The terror of our time is not total and totalitarian as Arendt described. It does not start from a totalitarian state. However, a powerful fear seizes the “private-social life” of certain persons in certain social strata today. This fear results from the anxiety over naked survival that replaces the concern for the good life in many places.


Existential anxiety has many social forms. In his essay “The Fear of the Other,” Zygmunt Bauman (2016) emphasizes the connection between terrorism as a security threat, socially produced “migration panic” and the socially-produced anxiety of their failure. “When other persons in the immediate neighborhood” as neighbors, work colleagues or pedestrians are understood more as actual and potential rivals in a performance-oriented society, they are automatically suspect of being evilly-minded, malicious rivals” (Bauman 2016). “So we often live today in a resurrected Hobbesian world of the war of everyone against everyone else,” Bauman wrote (Bauman 2016)… This feeling of omnipresent competition to work more than others and to be in existential competition with them is a foundation for spreading the ice-cold-logic of post-factual thinking…”


Trump actually acts like a natural phenomenon because he has internalized the logic of the Hobbesian natural state and outwardly only pretends to follow the iron law of competition among individuals and nations. The reference to “nature” reduces the historical to the natural” (Arendt 1986) – or in other words to transfigure the historical idea of an eternal struggle between races, states and persons as natural. The naturalization of this struggle for survival implies the relativization of truth because it robs persons of the idea that freedom is something different than survival and truth is something different than power. The Socratic insight that there is something worse in life than death is gladly misunderstood in our age as a form of naïve faith although it essentially justifies the distinction between mere existence and self-realization in actions. Freedom and truth are lost where human conduct is driven more by the fear about existential survival.
########################################
**Aim of the exercise:**
Please rewrite the source extract on existential fear, starting at "The terror of" and ending at "in many places.", and put "dread" in place of "fear".

**Information supplied:**
########################################
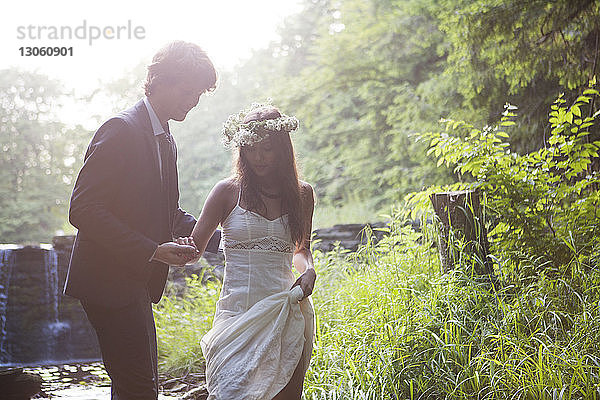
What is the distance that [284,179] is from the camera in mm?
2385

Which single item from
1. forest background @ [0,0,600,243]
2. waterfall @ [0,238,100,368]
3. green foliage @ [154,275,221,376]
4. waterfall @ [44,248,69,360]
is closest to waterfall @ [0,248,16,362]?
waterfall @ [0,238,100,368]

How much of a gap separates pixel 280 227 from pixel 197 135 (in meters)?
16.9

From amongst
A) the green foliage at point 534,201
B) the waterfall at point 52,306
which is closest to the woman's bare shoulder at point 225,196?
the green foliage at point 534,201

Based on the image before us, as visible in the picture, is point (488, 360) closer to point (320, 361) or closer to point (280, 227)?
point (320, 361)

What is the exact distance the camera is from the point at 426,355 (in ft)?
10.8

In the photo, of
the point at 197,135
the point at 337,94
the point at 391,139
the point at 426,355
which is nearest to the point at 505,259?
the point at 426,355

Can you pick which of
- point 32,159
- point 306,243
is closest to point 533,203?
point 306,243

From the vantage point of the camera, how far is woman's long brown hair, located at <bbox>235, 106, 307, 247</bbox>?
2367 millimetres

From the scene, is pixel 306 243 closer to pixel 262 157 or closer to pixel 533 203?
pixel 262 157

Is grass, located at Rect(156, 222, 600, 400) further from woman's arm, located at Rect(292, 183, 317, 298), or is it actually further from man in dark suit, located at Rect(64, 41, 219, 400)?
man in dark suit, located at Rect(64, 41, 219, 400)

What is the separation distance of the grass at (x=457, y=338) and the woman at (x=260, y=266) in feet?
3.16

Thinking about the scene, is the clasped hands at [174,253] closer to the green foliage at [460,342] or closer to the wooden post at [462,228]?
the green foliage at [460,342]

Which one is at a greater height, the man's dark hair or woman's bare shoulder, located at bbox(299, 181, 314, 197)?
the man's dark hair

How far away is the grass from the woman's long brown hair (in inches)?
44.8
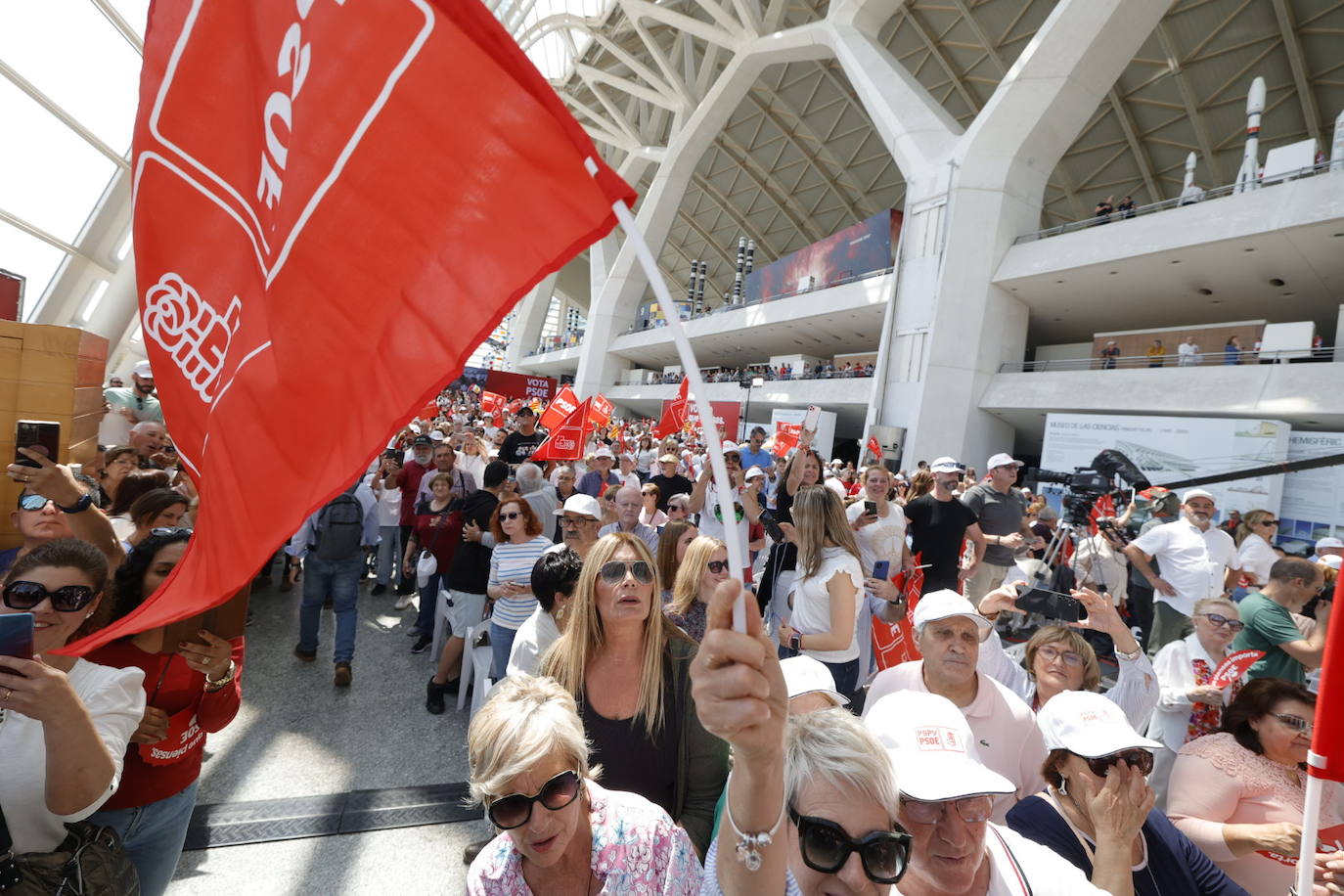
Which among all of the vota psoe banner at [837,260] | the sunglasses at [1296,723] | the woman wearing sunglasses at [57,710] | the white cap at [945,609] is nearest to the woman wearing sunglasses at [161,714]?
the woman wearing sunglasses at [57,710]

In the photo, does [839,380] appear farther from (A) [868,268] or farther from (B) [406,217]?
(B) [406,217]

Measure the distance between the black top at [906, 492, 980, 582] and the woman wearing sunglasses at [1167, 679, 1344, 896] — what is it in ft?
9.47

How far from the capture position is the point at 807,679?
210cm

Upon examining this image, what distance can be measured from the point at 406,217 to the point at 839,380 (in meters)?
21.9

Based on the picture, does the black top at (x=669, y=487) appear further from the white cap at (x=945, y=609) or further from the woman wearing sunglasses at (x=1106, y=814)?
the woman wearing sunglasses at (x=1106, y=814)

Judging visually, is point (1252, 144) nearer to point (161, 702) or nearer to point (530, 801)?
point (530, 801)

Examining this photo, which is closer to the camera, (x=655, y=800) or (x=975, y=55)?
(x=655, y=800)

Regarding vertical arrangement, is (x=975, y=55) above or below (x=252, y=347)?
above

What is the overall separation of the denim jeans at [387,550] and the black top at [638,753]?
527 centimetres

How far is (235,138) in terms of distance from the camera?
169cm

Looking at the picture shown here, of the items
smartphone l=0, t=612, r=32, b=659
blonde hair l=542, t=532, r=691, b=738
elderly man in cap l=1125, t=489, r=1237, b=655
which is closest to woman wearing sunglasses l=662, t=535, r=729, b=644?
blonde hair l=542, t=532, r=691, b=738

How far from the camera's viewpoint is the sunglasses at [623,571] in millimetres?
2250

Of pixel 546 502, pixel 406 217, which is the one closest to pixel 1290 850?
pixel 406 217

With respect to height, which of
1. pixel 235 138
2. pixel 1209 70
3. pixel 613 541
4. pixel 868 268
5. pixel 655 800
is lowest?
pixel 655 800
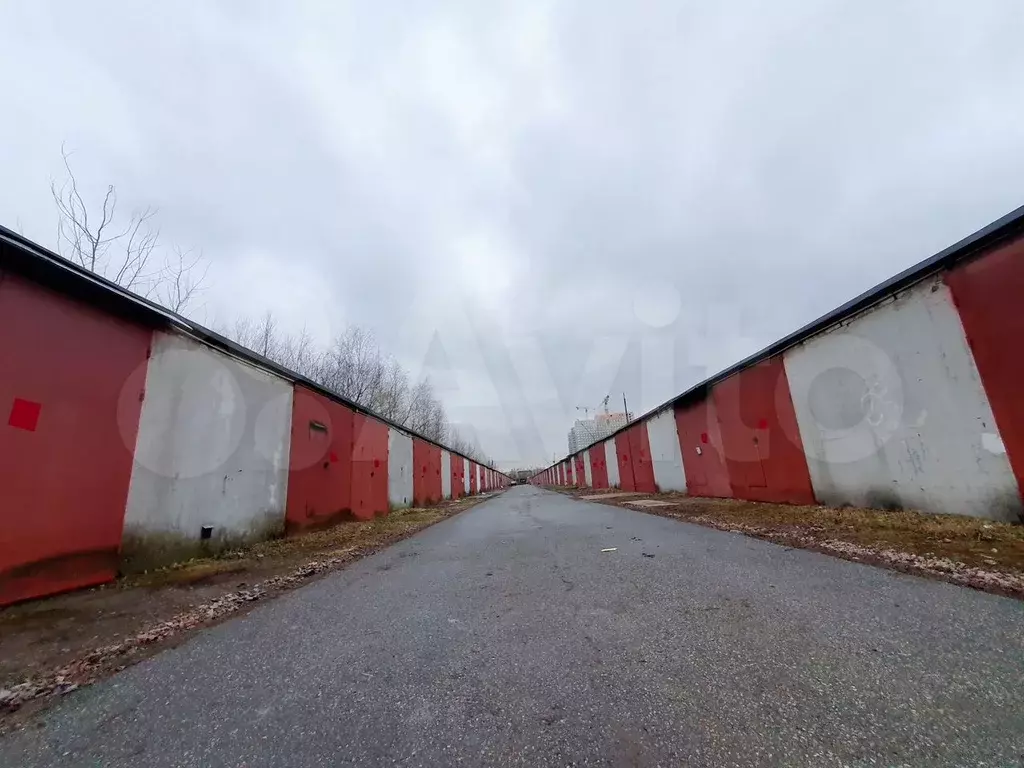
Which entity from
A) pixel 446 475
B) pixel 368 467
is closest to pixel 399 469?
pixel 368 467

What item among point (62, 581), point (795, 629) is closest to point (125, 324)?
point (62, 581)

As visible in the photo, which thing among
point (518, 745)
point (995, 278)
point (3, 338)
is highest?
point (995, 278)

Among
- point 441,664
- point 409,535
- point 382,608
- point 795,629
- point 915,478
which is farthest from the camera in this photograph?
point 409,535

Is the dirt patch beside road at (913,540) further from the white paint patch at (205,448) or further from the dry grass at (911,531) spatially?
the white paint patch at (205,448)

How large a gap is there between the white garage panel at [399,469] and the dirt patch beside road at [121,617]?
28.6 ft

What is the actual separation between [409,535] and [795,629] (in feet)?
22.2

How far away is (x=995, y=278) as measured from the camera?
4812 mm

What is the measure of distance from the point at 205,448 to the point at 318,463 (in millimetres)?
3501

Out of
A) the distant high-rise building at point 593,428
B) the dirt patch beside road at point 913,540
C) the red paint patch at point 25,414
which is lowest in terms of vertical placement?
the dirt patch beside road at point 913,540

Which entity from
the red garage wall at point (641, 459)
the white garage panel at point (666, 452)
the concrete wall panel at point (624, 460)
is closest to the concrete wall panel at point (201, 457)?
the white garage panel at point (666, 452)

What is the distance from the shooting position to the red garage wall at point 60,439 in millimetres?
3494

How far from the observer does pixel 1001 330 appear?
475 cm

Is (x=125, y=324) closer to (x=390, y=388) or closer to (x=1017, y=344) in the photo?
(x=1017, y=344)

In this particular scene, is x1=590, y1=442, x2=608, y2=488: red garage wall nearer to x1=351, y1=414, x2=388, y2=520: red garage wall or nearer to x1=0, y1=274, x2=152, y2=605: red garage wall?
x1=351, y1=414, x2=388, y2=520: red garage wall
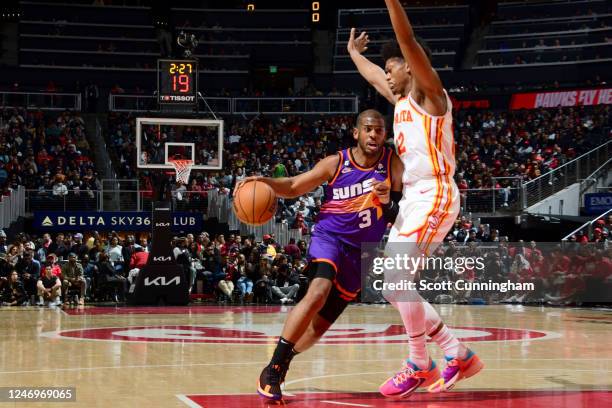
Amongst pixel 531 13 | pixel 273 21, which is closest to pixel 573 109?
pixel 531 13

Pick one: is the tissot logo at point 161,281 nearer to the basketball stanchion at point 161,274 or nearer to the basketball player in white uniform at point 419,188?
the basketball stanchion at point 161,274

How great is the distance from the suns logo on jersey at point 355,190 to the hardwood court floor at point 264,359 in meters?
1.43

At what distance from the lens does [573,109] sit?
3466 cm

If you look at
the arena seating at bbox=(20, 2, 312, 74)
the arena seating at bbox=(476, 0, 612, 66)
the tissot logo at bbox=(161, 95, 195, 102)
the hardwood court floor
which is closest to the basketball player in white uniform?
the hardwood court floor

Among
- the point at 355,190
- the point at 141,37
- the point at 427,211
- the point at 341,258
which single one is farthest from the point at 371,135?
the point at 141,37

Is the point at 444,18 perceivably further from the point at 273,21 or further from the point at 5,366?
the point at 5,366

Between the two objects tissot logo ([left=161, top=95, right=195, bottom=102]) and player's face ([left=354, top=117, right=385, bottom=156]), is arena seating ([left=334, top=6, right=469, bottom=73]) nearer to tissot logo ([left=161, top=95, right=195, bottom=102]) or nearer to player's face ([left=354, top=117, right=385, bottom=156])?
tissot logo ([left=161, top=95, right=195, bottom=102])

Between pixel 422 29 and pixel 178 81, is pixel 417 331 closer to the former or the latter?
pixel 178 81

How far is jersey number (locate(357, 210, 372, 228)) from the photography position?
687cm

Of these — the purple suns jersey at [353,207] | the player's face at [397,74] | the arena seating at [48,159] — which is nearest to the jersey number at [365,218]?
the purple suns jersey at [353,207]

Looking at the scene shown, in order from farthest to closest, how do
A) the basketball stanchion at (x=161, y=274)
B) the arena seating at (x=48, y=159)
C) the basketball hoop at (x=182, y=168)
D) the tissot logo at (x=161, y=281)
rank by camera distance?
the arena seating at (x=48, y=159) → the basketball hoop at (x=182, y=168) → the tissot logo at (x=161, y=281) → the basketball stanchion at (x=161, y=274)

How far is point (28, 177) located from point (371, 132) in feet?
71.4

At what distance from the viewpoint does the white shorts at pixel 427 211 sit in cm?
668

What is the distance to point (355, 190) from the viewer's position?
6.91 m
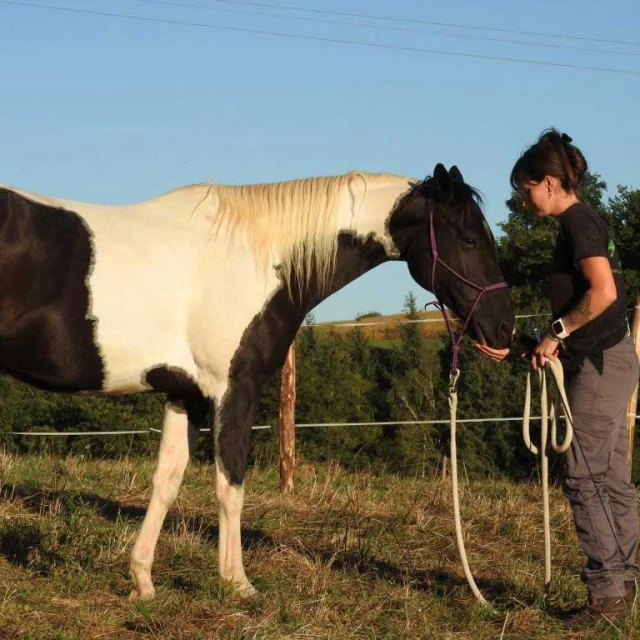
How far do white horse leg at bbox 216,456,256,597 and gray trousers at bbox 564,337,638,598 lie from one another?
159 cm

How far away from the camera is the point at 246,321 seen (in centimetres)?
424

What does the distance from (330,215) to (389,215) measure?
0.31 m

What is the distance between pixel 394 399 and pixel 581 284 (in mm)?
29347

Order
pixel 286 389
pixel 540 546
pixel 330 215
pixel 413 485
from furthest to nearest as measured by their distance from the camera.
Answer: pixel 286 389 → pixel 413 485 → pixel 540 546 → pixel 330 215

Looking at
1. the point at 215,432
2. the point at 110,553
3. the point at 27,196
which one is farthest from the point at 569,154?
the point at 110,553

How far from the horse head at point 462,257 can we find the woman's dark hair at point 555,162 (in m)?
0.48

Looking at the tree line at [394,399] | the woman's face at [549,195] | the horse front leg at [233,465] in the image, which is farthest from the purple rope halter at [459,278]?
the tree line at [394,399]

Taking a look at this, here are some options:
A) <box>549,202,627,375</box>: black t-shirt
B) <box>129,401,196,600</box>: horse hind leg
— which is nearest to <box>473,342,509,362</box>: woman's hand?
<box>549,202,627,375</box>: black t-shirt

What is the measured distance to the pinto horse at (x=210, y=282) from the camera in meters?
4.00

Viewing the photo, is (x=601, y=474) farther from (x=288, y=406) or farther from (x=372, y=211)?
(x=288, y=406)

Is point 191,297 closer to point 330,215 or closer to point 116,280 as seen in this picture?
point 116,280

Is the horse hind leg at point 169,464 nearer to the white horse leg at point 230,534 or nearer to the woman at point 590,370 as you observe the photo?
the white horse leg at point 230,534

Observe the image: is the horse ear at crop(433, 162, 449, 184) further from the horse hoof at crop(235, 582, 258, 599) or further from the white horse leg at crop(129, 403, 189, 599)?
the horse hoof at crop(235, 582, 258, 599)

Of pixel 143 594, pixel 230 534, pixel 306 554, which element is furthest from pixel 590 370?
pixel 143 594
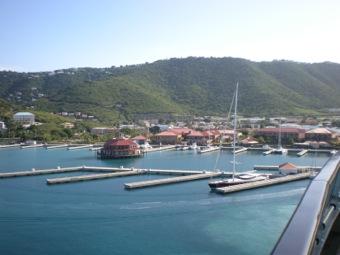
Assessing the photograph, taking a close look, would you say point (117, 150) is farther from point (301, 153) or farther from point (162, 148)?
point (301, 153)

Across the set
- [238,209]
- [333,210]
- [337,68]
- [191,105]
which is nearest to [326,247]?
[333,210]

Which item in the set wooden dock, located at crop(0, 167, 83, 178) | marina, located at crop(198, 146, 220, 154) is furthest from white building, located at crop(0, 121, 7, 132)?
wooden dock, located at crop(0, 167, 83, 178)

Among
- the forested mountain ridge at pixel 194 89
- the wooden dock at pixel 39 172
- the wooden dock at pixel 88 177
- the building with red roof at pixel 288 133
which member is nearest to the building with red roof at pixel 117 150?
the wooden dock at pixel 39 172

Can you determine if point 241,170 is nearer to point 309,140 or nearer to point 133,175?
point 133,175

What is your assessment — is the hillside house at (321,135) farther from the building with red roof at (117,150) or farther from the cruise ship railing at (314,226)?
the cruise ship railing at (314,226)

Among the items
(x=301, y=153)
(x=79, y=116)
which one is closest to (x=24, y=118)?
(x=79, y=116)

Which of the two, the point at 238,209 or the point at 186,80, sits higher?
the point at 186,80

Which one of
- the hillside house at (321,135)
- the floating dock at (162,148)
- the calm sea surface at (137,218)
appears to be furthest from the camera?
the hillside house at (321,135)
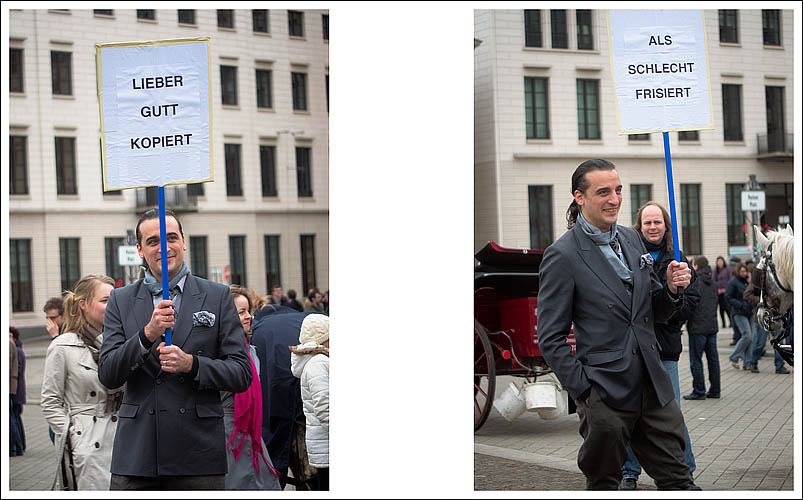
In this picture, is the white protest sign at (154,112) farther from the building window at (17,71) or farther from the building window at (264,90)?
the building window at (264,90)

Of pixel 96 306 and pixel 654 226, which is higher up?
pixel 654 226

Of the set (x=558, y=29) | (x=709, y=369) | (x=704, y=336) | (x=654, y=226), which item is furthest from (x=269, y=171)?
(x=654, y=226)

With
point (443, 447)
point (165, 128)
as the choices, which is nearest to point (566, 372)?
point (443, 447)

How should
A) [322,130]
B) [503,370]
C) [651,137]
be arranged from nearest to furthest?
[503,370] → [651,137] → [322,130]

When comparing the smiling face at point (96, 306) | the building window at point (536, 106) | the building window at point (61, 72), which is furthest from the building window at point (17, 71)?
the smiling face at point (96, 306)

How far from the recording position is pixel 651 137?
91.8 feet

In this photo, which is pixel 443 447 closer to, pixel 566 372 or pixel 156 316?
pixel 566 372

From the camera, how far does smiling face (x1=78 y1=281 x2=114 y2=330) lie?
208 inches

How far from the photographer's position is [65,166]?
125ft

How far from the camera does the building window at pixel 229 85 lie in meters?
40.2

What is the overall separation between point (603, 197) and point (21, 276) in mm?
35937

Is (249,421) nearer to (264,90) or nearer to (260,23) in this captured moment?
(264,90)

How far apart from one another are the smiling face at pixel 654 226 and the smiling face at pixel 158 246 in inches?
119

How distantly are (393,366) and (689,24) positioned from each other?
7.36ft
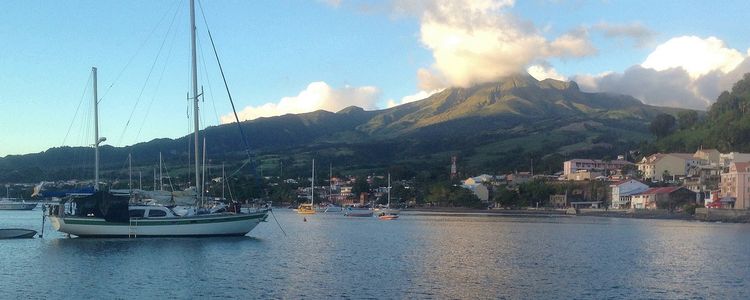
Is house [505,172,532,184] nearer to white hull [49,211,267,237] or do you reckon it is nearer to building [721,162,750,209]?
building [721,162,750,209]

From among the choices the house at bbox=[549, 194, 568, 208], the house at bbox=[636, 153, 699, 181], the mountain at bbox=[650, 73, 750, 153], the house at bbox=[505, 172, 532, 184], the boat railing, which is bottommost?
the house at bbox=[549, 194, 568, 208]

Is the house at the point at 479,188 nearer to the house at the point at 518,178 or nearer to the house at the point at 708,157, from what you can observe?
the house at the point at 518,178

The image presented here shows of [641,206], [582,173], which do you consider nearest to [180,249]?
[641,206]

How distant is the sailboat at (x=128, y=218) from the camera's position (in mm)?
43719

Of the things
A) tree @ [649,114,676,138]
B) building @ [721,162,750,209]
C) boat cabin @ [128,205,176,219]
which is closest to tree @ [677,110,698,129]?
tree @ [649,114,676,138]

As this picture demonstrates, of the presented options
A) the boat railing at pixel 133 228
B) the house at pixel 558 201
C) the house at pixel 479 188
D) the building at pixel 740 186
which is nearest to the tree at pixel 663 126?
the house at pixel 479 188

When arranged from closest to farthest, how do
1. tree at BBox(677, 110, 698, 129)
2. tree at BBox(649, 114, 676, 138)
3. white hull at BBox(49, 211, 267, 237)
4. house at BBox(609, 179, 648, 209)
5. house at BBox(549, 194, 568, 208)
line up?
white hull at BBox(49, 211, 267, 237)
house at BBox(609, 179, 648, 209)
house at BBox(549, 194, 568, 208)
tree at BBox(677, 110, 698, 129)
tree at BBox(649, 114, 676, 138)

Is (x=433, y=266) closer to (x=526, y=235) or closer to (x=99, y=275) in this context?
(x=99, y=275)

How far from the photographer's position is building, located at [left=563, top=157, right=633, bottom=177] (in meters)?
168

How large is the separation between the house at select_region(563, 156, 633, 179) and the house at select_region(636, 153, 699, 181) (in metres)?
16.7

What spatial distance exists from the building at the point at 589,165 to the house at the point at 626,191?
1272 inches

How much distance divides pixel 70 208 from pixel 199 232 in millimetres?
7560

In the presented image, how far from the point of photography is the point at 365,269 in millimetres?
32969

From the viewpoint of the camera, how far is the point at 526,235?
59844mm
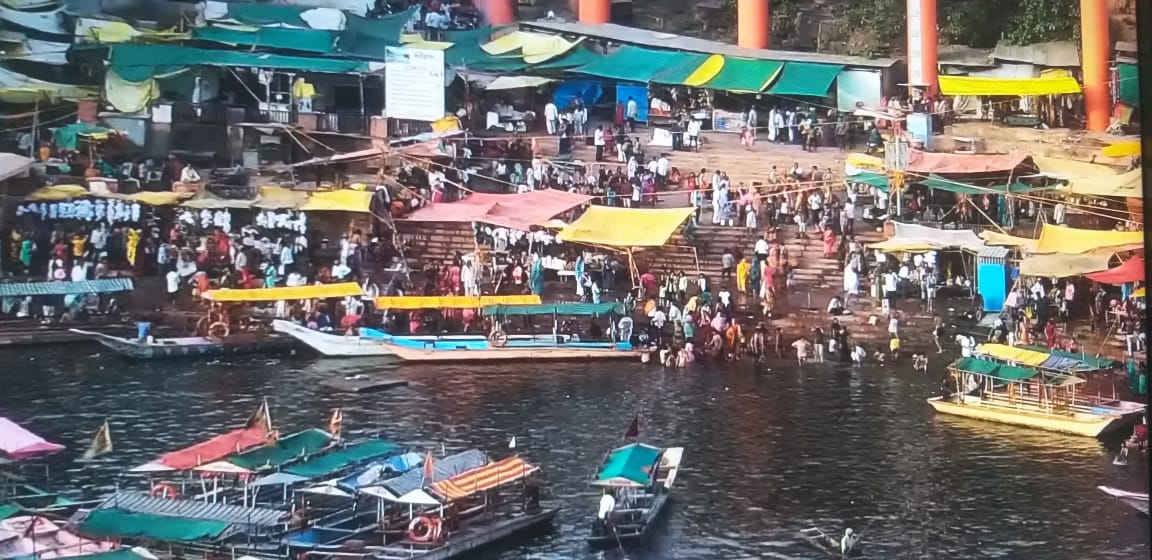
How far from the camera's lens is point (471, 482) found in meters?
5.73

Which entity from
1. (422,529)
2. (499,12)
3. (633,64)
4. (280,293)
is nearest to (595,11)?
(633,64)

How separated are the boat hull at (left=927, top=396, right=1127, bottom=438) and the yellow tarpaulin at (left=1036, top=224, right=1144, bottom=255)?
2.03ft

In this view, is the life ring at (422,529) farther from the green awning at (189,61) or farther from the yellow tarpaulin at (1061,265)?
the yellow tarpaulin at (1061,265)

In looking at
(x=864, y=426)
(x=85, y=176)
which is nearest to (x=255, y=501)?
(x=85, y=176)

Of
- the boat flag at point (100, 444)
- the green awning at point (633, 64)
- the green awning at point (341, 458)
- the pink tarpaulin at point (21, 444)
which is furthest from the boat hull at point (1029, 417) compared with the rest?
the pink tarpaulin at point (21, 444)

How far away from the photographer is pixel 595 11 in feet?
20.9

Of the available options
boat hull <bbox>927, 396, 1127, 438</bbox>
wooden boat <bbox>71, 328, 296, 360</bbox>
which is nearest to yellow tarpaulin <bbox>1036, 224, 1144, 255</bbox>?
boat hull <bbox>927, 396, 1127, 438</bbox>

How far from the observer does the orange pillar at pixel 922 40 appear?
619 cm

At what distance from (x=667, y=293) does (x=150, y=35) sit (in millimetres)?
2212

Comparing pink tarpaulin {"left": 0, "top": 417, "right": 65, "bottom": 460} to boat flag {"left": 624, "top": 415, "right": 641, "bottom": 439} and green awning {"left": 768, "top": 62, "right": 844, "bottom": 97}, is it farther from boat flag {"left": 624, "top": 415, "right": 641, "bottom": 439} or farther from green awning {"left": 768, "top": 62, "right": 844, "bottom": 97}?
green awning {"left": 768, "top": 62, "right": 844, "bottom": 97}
########################################
**Answer to this problem:**
The terror of our time is not total and totalitarian as Arendt described. It does not start from a totalitarian state. However, a powerful dread seizes the “private-social life” of certain persons in certain social strata today. This dread results from the anxiety over naked survival that replaces the concern for the good life in many places.